● **What is needed**: Quote the items below verbatim, starting at the line that contains "By looking at" and continuing through the end of the items, with both ends included.
** Begin Dataset content **
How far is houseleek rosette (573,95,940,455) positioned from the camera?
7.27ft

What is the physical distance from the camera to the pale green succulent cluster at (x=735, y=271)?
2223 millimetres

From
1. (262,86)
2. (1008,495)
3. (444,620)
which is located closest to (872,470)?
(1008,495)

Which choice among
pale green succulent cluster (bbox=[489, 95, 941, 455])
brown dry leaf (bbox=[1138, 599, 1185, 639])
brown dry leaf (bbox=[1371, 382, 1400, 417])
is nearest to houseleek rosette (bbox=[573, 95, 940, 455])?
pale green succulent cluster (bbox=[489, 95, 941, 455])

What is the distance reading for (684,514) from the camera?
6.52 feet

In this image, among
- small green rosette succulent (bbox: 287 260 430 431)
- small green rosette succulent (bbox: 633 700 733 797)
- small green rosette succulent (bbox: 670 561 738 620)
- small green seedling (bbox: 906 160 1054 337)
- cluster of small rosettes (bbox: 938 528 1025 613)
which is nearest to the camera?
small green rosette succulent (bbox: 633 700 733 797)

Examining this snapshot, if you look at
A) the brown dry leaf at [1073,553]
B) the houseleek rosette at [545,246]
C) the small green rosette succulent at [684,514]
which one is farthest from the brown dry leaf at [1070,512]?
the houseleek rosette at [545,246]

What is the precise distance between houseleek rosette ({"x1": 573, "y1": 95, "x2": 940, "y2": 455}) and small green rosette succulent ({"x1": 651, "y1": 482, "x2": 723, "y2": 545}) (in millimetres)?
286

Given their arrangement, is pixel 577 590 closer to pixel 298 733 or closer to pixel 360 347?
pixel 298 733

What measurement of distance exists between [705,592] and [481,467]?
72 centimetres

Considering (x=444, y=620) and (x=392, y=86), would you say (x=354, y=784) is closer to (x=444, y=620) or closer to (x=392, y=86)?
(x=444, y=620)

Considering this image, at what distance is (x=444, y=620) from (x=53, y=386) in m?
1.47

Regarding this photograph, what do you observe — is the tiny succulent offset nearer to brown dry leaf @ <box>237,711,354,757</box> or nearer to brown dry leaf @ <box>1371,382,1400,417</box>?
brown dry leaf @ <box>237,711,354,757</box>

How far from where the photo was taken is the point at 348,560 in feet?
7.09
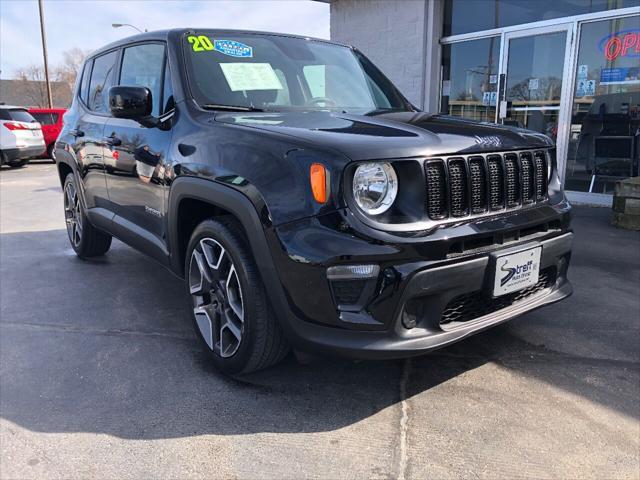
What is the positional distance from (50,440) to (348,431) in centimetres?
129

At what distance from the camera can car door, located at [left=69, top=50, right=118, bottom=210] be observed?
4.02 m

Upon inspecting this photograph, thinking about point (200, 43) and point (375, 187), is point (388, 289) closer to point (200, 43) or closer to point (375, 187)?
point (375, 187)

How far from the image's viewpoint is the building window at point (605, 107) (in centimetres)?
718

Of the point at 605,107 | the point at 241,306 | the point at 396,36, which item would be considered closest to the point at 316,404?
the point at 241,306

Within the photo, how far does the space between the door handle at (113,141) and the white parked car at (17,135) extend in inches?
494

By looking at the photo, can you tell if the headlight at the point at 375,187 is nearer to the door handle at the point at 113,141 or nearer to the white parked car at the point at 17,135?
the door handle at the point at 113,141

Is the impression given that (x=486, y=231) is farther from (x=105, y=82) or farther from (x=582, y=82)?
(x=582, y=82)

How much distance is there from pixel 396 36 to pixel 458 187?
7.62m

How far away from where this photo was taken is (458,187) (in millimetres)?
2275

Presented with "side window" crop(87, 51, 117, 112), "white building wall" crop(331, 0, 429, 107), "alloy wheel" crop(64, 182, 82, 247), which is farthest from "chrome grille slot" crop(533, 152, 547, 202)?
"white building wall" crop(331, 0, 429, 107)

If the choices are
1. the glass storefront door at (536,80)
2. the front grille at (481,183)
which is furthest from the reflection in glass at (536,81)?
the front grille at (481,183)

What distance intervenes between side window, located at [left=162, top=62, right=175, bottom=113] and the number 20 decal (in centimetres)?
20

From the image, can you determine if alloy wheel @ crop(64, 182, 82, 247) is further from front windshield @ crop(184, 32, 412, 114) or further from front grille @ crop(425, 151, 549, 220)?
front grille @ crop(425, 151, 549, 220)

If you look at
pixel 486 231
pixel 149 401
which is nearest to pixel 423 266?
pixel 486 231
** End Dataset content **
● **Completed exercise**:
By looking at the photo, can you tell if the headlight at the point at 375,187 is nearer to the door handle at the point at 113,141 or nearer to the white parked car at the point at 17,135?
the door handle at the point at 113,141

Is the impression given that (x=486, y=231) is farther from (x=105, y=82) or farther from (x=582, y=82)?
(x=582, y=82)

How much distance is there from pixel 396 36 to pixel 458 187?
7.62m

How far away from where this photo was taken is (458,187) (in millimetres)?
2275

Presented with "side window" crop(87, 51, 117, 112), "white building wall" crop(331, 0, 429, 107), "alloy wheel" crop(64, 182, 82, 247), which is farthest from "chrome grille slot" crop(533, 152, 547, 202)?
"white building wall" crop(331, 0, 429, 107)

If the choices are
1. the glass storefront door at (536,80)
2. the front grille at (481,183)
which is furthest from the reflection in glass at (536,81)?
the front grille at (481,183)

What distance intervenes between side window, located at [left=162, top=62, right=175, bottom=113] and the number 20 decal (in centimetres)?
20

From the image, can you determine if alloy wheel @ crop(64, 182, 82, 247) is further from front windshield @ crop(184, 32, 412, 114) or further from front grille @ crop(425, 151, 549, 220)?
front grille @ crop(425, 151, 549, 220)

If you look at
pixel 486 231
pixel 149 401
which is nearest to pixel 423 266?
pixel 486 231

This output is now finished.